Excerpts from a spatial dataset:
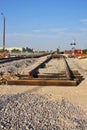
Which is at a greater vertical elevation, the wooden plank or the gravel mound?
the gravel mound

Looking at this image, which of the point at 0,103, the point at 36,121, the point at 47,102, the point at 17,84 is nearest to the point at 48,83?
the point at 17,84

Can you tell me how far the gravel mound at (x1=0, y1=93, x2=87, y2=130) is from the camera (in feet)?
18.4

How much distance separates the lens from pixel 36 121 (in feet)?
19.4

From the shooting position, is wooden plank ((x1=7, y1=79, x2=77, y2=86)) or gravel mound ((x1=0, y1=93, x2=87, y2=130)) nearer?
gravel mound ((x1=0, y1=93, x2=87, y2=130))

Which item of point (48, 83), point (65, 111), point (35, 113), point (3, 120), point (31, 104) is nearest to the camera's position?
point (3, 120)

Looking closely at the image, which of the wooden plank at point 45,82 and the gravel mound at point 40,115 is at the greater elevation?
the gravel mound at point 40,115

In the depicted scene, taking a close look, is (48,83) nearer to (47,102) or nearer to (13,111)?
(47,102)

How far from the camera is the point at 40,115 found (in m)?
6.44

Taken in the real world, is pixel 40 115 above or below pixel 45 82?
above

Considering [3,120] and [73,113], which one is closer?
[3,120]

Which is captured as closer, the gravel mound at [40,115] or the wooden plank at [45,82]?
the gravel mound at [40,115]

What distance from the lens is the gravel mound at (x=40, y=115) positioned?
5602 mm

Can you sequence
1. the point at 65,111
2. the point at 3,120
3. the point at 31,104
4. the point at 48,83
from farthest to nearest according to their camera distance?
the point at 48,83 < the point at 31,104 < the point at 65,111 < the point at 3,120

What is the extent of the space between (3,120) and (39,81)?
7.00 meters
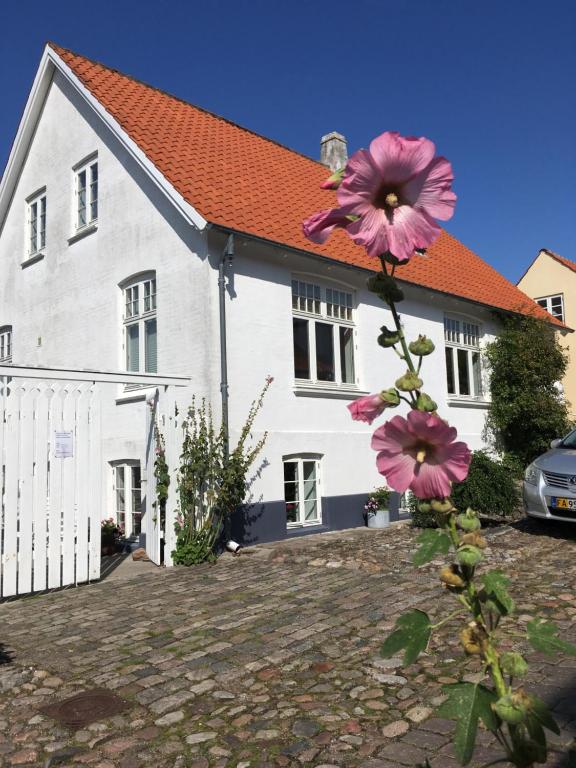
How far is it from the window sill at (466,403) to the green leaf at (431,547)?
13.2 m

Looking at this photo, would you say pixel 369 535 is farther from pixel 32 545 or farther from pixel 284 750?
pixel 284 750

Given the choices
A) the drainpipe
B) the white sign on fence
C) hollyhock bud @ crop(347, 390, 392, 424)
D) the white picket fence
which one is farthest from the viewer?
the drainpipe

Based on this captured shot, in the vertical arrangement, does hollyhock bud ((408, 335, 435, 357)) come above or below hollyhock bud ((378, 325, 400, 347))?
below

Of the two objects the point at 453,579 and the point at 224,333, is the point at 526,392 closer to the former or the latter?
the point at 224,333

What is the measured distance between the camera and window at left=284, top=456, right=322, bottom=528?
424 inches

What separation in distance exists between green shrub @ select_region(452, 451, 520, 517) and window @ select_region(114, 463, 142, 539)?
501 centimetres

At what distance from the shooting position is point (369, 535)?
34.0 feet

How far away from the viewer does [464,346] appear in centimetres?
1502

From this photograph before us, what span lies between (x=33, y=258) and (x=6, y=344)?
2.27 metres

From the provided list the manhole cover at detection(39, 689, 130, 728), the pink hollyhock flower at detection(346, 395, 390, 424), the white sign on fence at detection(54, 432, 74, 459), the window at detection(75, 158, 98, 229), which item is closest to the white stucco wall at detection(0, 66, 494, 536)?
Answer: the window at detection(75, 158, 98, 229)

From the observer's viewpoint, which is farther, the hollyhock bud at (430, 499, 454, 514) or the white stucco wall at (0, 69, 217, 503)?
the white stucco wall at (0, 69, 217, 503)

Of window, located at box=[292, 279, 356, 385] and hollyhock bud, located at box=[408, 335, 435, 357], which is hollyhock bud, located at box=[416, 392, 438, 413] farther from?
window, located at box=[292, 279, 356, 385]

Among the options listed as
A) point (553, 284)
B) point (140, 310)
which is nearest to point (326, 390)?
point (140, 310)

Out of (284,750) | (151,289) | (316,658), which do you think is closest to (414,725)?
(284,750)
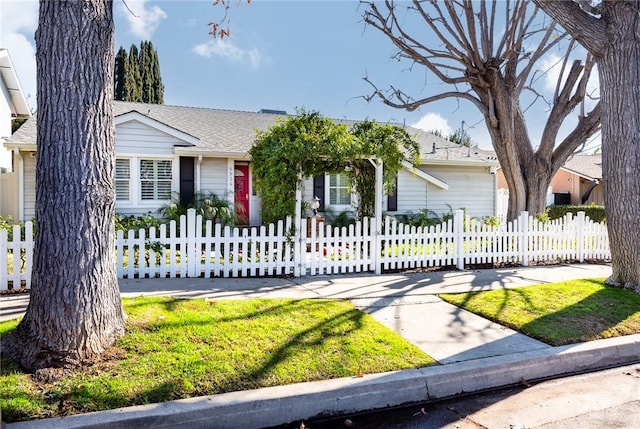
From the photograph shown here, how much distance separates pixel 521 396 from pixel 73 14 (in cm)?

WHAT NEEDS TO BE DONE: Please reproduce the items word for word, starting at the line containing "Out of (284,750)" and ending at the last line of the items, with both ends included. Leave the pictures out of your answer.

RESPONSE:
Out of (284,750) | (151,289) | (316,658), which do you think is closest to (414,725)?
(284,750)
From the photograph shown here, how much distance separates pixel 521 396 from pixel 73 14 (in cm)?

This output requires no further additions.